§ **Page text**
☆ ☆ ☆ ☆ ☆ ☆ ☆

Rather Carly Sings’ debut album bears more resmblance to last year’s Choice Music Prize tip, Adrien Crowley’s slow-burning Long Distance Swimmer. Hardly surprising given the session musicians and production they share, there is however one most notable difference between the two albums: Immediacy. Like a more pop-minded St. Vincent (or a less pop-minded Feist, for that matter), the 70′s French pop fidelity and minor orchestral backing covers what are essentially out-and-out pop songs. Knowingly retro, there is nevertheless, as she puts it herself, a refreshingness about The Glove Thief arising from the fact nothing on the airwaves or the interweb sound quite like it at the moment. A hodge-podge of the neglected style of bossa nova, 60′s sensibilities and 50′s production values makes this possible.

☆ ☆ ☆ ☆ ☆ ☆ ☆

§ **Exercise prompt**
Retype the review of The Glove Thief above word for word, with nothing added or changed.

§ **Data block**
☆ ☆ ☆ ☆ ☆ ☆ ☆

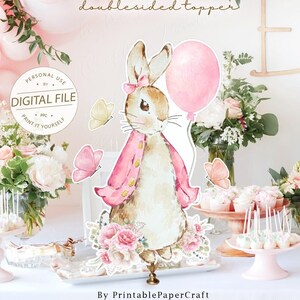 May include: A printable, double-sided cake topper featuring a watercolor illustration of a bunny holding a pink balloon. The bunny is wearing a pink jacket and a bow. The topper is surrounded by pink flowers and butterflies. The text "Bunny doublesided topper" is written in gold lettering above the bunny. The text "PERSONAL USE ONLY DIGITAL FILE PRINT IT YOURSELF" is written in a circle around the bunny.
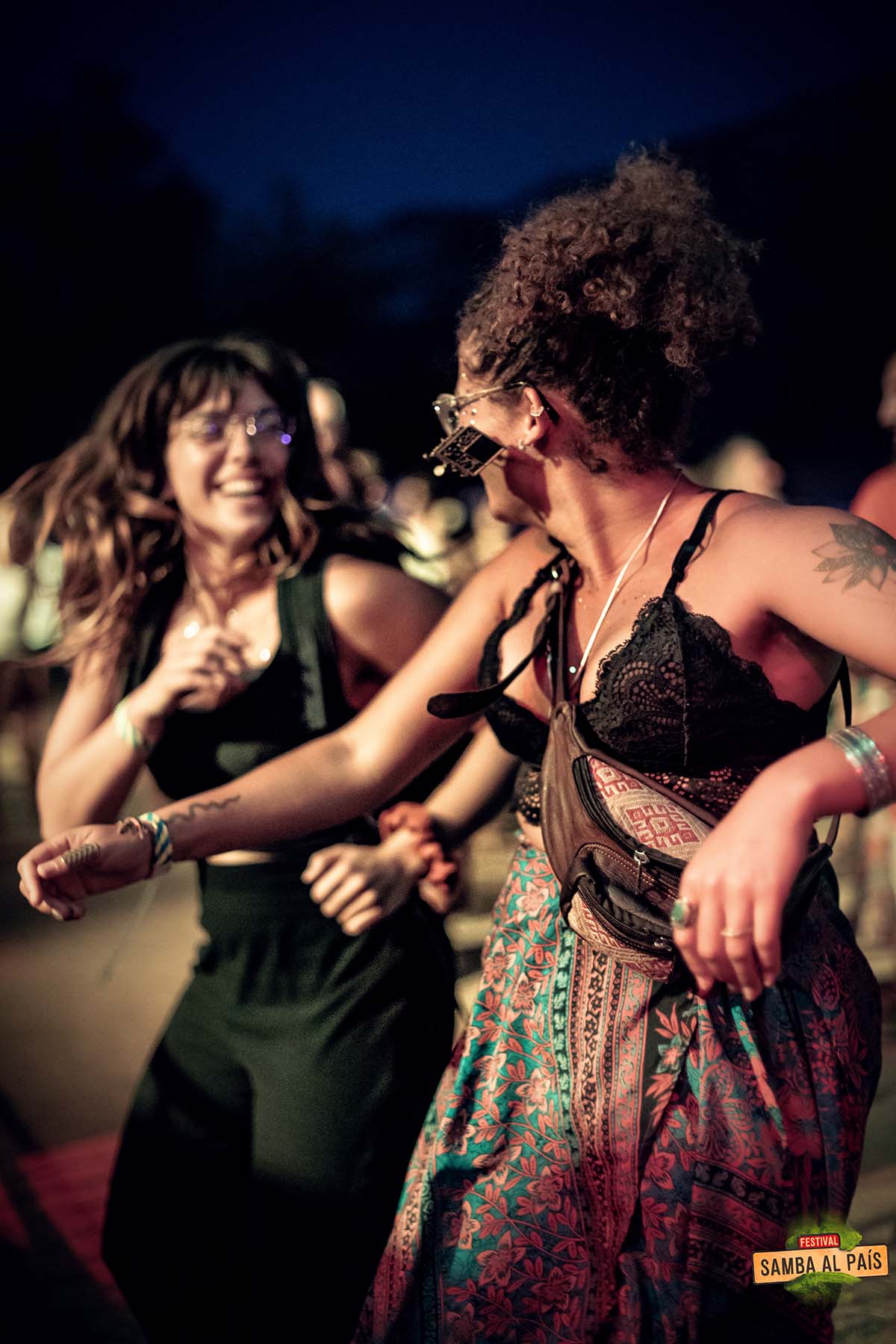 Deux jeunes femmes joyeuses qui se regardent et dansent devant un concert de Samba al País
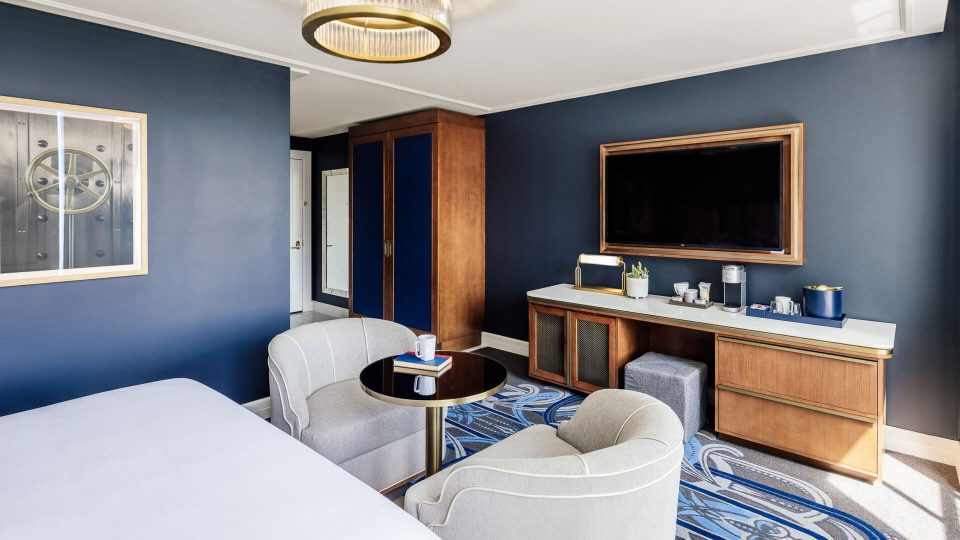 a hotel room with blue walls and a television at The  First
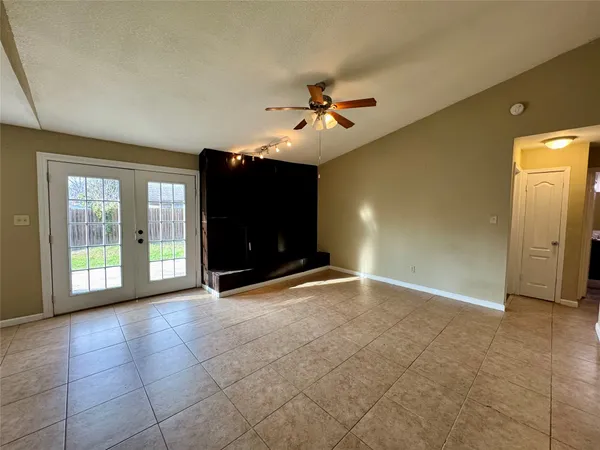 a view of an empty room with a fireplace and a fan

☆ ☆ ☆ ☆ ☆ ☆ ☆

§ **Result for this task**
Rather Carly Sings’ debut album bears more resmblance to last year’s Choice Music Prize tip, Adrien Crowley’s slow-burning Long Distance Swimmer. Hardly surprising given the session musicians and production they share, there is however one most notable difference between the two albums: Immediacy. Like a more pop-minded St. Vincent (or a less pop-minded Feist, for that matter), the 70′s French pop fidelity and minor orchestral backing covers what are essentially out-and-out pop songs. Knowingly retro, there is nevertheless, as she puts it herself, a refreshingness about The Glove Thief arising from the fact nothing on the airwaves or the interweb sound quite like it at the moment. A hodge-podge of the neglected style of bossa nova, 60′s sensibilities and 50′s production values makes this possible.